— Start Input —

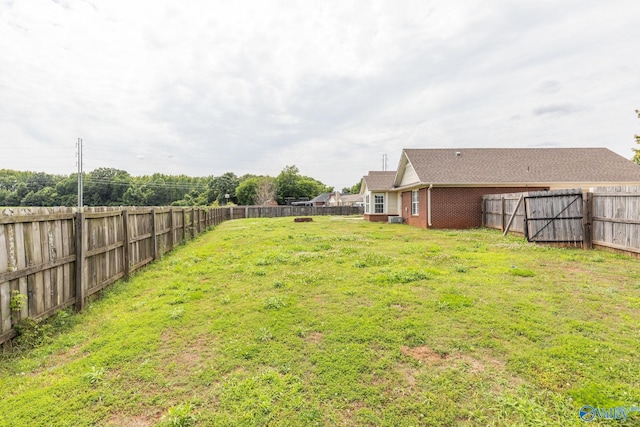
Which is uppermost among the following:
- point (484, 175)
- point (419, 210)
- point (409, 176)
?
point (409, 176)

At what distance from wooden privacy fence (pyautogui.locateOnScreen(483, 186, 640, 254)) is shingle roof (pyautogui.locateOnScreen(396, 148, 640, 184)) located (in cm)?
510

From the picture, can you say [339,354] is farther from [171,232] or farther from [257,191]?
[257,191]

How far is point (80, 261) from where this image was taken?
4449 mm

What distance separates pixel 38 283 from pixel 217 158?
216ft

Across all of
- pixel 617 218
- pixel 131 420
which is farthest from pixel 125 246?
pixel 617 218

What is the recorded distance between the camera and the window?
2386 centimetres

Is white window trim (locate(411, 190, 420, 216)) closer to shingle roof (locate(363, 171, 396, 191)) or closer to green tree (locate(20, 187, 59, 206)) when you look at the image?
shingle roof (locate(363, 171, 396, 191))

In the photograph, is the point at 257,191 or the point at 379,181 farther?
the point at 257,191

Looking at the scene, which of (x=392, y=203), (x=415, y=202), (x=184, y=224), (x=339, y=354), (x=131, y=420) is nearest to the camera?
(x=131, y=420)

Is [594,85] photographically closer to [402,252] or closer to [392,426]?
[402,252]

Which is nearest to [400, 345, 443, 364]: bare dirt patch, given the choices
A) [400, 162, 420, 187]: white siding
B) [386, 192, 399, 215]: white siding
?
[400, 162, 420, 187]: white siding

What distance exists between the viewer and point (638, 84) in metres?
14.0

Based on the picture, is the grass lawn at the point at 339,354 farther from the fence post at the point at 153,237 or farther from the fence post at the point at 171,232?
the fence post at the point at 171,232

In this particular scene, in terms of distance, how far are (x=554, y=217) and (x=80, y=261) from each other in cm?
1252
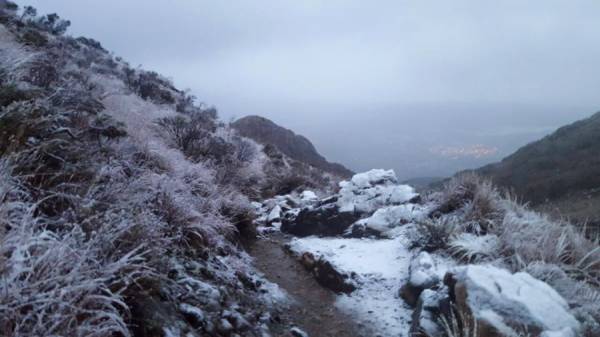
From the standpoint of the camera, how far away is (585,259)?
4469mm

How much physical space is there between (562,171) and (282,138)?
1763 centimetres

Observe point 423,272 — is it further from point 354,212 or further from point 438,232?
point 354,212

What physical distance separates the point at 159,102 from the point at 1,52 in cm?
901

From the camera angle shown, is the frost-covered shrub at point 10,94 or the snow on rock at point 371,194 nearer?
the frost-covered shrub at point 10,94

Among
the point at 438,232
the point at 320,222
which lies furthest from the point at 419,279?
the point at 320,222

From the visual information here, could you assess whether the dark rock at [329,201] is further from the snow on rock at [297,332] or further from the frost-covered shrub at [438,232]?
the snow on rock at [297,332]

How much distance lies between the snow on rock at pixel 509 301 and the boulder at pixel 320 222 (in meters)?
3.33

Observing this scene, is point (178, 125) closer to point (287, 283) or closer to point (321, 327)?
point (287, 283)

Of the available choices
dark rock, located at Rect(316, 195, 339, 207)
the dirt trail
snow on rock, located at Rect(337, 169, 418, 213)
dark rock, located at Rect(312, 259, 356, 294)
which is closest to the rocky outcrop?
the dirt trail

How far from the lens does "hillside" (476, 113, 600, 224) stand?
19.3 m

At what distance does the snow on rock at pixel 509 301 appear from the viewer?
9.87 feet

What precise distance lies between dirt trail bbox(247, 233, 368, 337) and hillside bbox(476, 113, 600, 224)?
1354cm

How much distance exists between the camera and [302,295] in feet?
15.4

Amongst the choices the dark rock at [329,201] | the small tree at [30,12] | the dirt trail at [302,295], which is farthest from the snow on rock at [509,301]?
the small tree at [30,12]
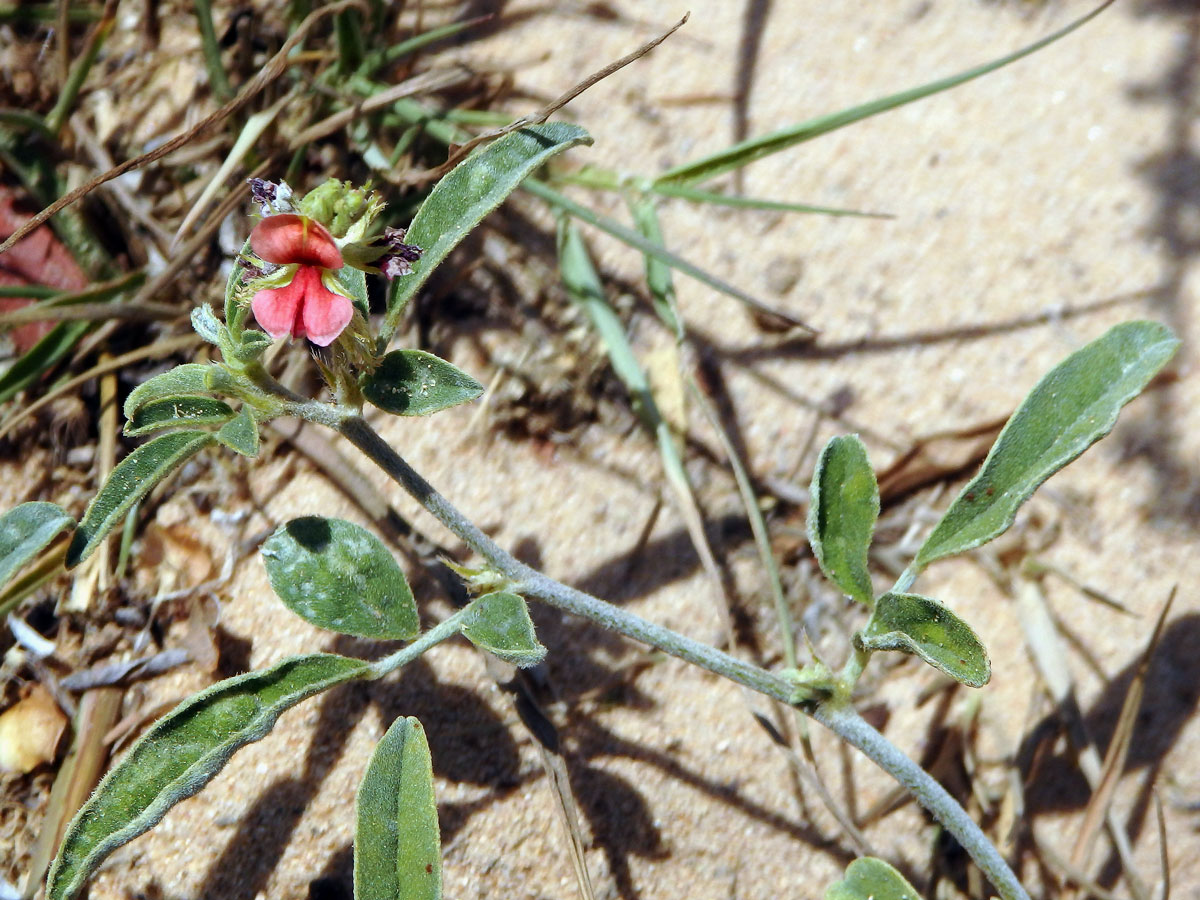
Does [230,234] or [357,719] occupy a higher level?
[230,234]

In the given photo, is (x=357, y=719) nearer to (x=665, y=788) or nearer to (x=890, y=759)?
(x=665, y=788)

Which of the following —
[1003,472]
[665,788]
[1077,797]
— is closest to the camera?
[1003,472]

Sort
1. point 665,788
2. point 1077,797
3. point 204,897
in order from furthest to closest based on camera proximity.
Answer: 1. point 1077,797
2. point 665,788
3. point 204,897

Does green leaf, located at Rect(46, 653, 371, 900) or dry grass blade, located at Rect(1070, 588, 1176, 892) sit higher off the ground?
green leaf, located at Rect(46, 653, 371, 900)

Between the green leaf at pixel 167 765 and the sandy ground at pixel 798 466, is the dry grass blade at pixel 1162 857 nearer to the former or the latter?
the sandy ground at pixel 798 466

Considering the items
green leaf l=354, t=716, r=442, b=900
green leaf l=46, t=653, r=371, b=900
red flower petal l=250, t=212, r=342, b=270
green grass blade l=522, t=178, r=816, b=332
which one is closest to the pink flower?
red flower petal l=250, t=212, r=342, b=270

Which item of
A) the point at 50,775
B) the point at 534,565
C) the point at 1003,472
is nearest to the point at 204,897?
the point at 50,775

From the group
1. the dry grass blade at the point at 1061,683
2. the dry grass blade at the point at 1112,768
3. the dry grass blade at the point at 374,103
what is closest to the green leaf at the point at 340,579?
the dry grass blade at the point at 374,103

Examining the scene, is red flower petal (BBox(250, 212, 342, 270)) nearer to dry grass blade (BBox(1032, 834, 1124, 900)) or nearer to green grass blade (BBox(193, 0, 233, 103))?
green grass blade (BBox(193, 0, 233, 103))
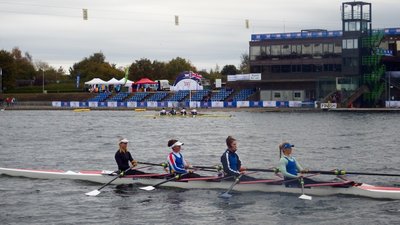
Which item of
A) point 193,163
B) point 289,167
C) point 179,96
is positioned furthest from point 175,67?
point 289,167

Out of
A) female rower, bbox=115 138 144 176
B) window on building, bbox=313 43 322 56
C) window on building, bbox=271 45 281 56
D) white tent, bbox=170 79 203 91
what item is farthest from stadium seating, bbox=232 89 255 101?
female rower, bbox=115 138 144 176

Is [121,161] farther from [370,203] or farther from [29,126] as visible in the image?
[29,126]

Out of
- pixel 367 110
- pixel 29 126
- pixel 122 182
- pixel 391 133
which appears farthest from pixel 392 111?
pixel 122 182

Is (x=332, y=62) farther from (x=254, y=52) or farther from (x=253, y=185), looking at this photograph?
(x=253, y=185)

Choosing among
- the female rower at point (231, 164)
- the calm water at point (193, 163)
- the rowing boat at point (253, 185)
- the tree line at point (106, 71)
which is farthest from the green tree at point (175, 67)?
the female rower at point (231, 164)

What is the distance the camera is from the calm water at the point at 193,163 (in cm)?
2223

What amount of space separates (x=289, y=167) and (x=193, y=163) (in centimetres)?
1361

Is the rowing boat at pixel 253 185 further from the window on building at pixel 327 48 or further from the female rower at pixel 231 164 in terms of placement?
the window on building at pixel 327 48

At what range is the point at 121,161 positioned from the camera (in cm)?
2658

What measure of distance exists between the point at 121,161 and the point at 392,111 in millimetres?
72431

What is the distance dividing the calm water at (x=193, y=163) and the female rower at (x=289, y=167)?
0.57m

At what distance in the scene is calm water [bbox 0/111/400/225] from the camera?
22234 mm

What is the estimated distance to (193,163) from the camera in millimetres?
36750

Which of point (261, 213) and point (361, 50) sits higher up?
point (361, 50)
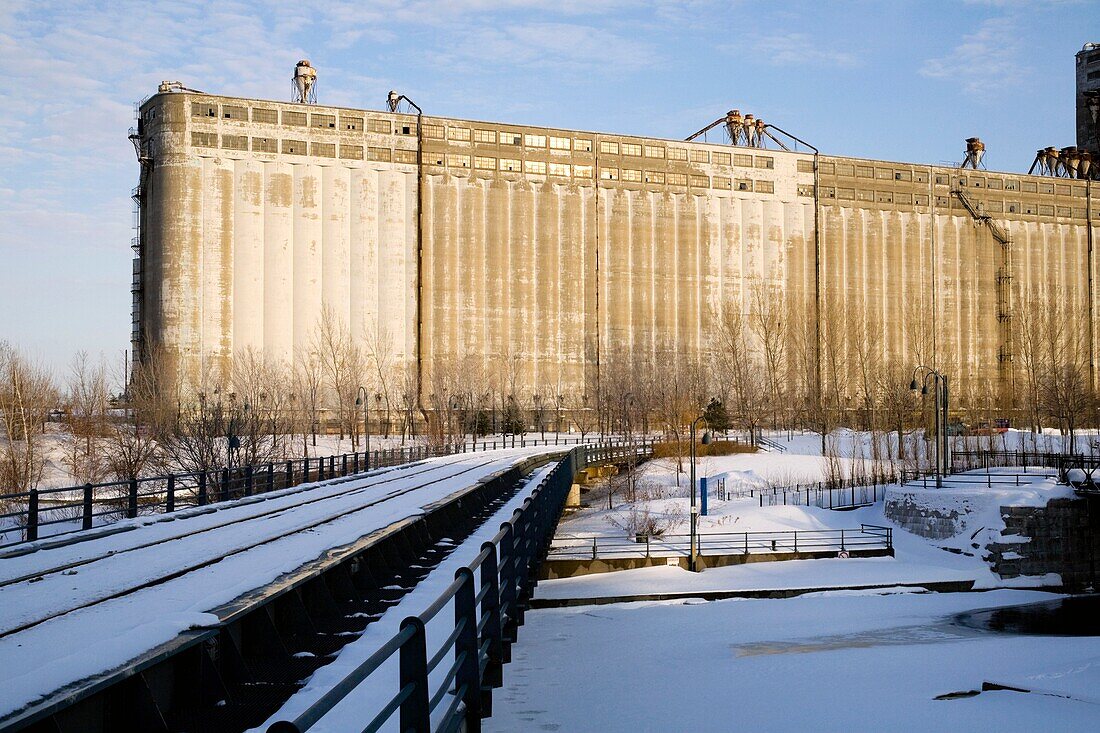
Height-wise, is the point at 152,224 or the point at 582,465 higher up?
the point at 152,224

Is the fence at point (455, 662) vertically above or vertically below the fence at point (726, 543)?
above

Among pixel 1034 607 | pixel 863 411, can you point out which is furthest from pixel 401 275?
pixel 1034 607

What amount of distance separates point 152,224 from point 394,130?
21920mm

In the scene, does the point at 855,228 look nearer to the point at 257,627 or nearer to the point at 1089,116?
the point at 1089,116

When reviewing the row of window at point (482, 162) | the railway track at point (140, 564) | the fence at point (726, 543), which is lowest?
the fence at point (726, 543)

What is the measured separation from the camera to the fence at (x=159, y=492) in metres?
20.2

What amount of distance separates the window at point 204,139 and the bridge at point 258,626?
74.5 meters

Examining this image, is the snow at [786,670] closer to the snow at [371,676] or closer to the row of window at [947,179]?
the snow at [371,676]

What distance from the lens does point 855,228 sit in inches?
4072

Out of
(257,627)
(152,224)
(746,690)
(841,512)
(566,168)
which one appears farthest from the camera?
(566,168)

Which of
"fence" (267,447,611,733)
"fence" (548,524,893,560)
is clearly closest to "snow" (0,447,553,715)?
"fence" (267,447,611,733)

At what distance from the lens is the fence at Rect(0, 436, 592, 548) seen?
2016cm

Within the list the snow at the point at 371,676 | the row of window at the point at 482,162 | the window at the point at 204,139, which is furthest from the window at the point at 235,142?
the snow at the point at 371,676

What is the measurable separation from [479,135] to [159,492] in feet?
235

— End Input —

Copy exactly the lines from the line containing "Which of point" through the last line of the records above, both included, and leave out any pictures.

Which of point (261, 213) and point (361, 50) sits higher up?
point (361, 50)
Height-wise, is the point at 152,224 or the point at 582,465 higher up?
the point at 152,224

Is the fence at point (455, 662) vertically above or vertically below the fence at point (726, 543)?
above

Among pixel 1034 607 | pixel 863 411, can you point out which is furthest from pixel 401 275?
pixel 1034 607

What amount of distance separates point 152,224 from point 394,130?
21920mm

In the scene, does the point at 855,228 look nearer to the point at 257,627 or nearer to the point at 1089,116?
the point at 1089,116

When reviewing the row of window at point (482, 162) | the railway track at point (140, 564) | the fence at point (726, 543), which is lowest?
the fence at point (726, 543)

What is the measured separation from the camera to the fence at (x=159, y=492) in metres?
20.2

What amount of distance separates the window at point 204,139 and the bridge at point 258,626?
74.5 meters

Examining this image, is the snow at [786,670] closer to the snow at [371,676] or closer to the row of window at [947,179]?
the snow at [371,676]

What distance from the lens does point 855,228 sit in inches?
4072

Out of
(257,627)
(152,224)
(746,690)
(841,512)
(566,168)
which one appears farthest from the camera?
(566,168)

Which of
"fence" (267,447,611,733)
"fence" (548,524,893,560)
is clearly closest to "snow" (0,447,553,715)?
"fence" (267,447,611,733)

At what distance from the lens is the fence at Rect(0, 436, 592, 548) seen?
2016cm

Within the list the snow at the point at 371,676 | the row of window at the point at 482,162 | the window at the point at 204,139, which is furthest from the window at the point at 235,142?
the snow at the point at 371,676

What is the measurable separation from [479,135] to [159,492] in feet?
235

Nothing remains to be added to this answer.